Lowe syndrome, a genetic disease, affects about 1 in 500,000 people in the general population.
Lowe syndrome is a rare, incurable multisystem disorder that causes anomalies in the eye, nervous system, and kidneys. Researchers at Purdue University, West Lafayette, IN, are in the process of testing 2 drugs previously approved by the FDA to treat Lowe syndrome, and the early results are showing promise.
R. Claudio Aguilar, PhD, a Purdue University researcher in the Department of Biological Sciences, developed this patented therapeutic strategy for the disease that involves repurposing of rapamycin and statins that may be able to reverse the symptoms of the syndrome and provide patients with a higher quality of life.
Lowe syndrome, a genetic disease, affects about 1 in 500,000 people in the general population. The life span of affected patients is limited to around 40 years with kidney failure the cause of death.
Aguilar pointed out that existing treatments mostly address only the symptoms of the syndrome and not the causes. “Therefore, they are applied only after the problems arise,” he explained in a university press release. “We hope to mitigate the consequences of patients’ biochemical imbalance but more importantly to prevent the abnormalities from presenting or worsening.”
Regarding Aguilar’s approach, he explained that rapamycin is an anti-tumor drug that prevents organ rejection following kidney transplantation because it decreases the immune response. Rapamycin is currently in clinical trials for treating polycystic kidney disease and has shown promise against Bardet-Biedl syndrome.
He said, “Because we found levels of rapamycin’s target to be elevated in Lowe syndrome patients’ cells, it was an obvious choice for a therapeutic candidate. Our results showed that the cells in patients with Lowe syndrome exhibited a significant reversion of phenotypes and a decrease in the abnormally high levels of the rapamycin’s activated target compared to the untreated group.”
Statins, the second component in the treatment, decrease cholesterol production in patients’ cells by interfering with a biochemical pathway that also impacts the activation of an intracellular regulator that Aguilar’s lab found hyperactivated in Lowe syndrome. “The prediction was that statins would counteract the Lowe syndrome alterations and ameliorate cellular phenotypes, which we demonstrated to be the case,” he said.
When the 2 drugs were administered at the same dose approved by the FDA, Aguilar and his team observed suppression of the cellular phenotypes of Lowe syndrome and that the patients’ cells started to behave normally. He said statins and rapamycin complemented each other.

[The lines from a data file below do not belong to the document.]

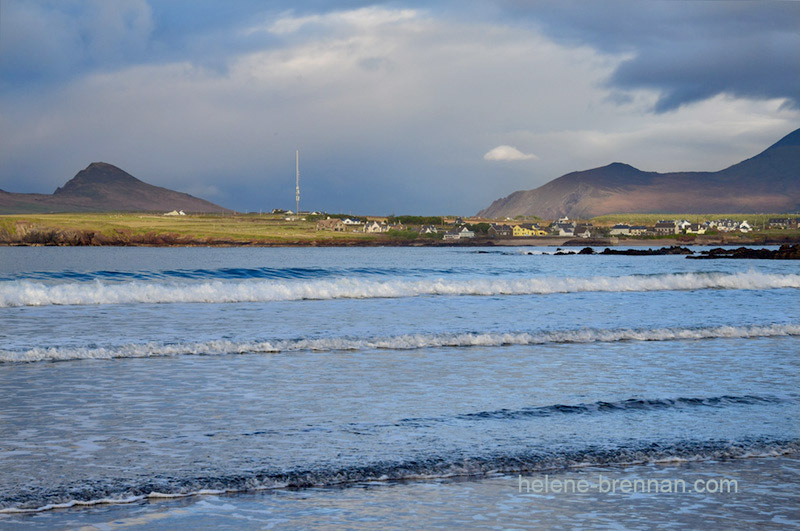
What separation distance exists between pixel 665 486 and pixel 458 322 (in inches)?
501

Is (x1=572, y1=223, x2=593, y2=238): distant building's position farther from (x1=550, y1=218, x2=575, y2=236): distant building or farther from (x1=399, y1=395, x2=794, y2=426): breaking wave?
(x1=399, y1=395, x2=794, y2=426): breaking wave

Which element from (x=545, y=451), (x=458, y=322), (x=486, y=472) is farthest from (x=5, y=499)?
(x=458, y=322)

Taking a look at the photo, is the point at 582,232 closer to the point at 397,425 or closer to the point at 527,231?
the point at 527,231

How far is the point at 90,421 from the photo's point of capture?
812 centimetres

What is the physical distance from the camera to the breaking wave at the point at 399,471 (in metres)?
5.68

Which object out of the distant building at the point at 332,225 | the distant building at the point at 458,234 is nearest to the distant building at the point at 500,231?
the distant building at the point at 458,234

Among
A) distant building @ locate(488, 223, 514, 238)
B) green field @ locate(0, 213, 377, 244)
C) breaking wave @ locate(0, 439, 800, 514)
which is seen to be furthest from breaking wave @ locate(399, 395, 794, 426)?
distant building @ locate(488, 223, 514, 238)

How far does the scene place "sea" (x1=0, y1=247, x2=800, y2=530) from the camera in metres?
5.62

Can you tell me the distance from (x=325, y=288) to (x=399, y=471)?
2165cm

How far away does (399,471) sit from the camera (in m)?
6.50

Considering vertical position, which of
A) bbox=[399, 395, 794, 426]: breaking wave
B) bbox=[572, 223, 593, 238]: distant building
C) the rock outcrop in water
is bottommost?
the rock outcrop in water

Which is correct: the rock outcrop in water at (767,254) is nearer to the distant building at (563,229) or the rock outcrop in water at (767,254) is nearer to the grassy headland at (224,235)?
the grassy headland at (224,235)

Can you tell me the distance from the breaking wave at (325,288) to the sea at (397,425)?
6.53 m

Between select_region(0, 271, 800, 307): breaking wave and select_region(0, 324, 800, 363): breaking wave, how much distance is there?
454 inches
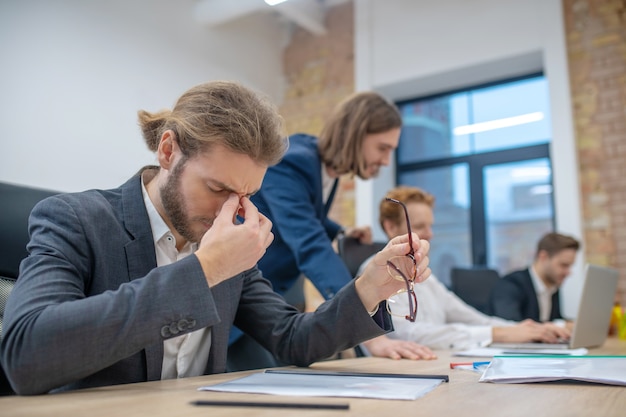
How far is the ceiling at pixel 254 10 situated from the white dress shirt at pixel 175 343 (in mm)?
4017

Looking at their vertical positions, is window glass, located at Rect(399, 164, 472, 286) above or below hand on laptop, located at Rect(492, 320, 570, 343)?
above

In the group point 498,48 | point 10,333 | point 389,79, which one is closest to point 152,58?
point 389,79

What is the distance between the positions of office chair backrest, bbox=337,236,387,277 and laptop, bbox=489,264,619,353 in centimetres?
67

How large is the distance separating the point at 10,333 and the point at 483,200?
180 inches

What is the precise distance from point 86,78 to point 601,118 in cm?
374

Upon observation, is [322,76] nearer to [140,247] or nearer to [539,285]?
[539,285]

“For some patients, the administration of both drugs would be needed,” he said. “Nevertheless, further investigation is necessary to assess the mode and regime of application of these compounds to ameliorate the manifestation of Lowe syndrome in patients.”
This group of researchers also are working on agents to target and reactivate an enzyme, OCRL1, that is functionally deficient in Lowe syndrome.
This is important, Aguilar explained. “This deficiency in OCRL1 is the ultimate cause of the disease. We found that about 50% of mutations affect the Lowe syndrome protein structure but not the region involved in enzymatic activity. Therefore, I hypothesized that it is possible to identify or design drugs to favor protein refolding to revert the structural abnormality.”
He added, “We are very excited about this new venue, as these agents would have the unique ability to activate the patient’s own OCRL1.”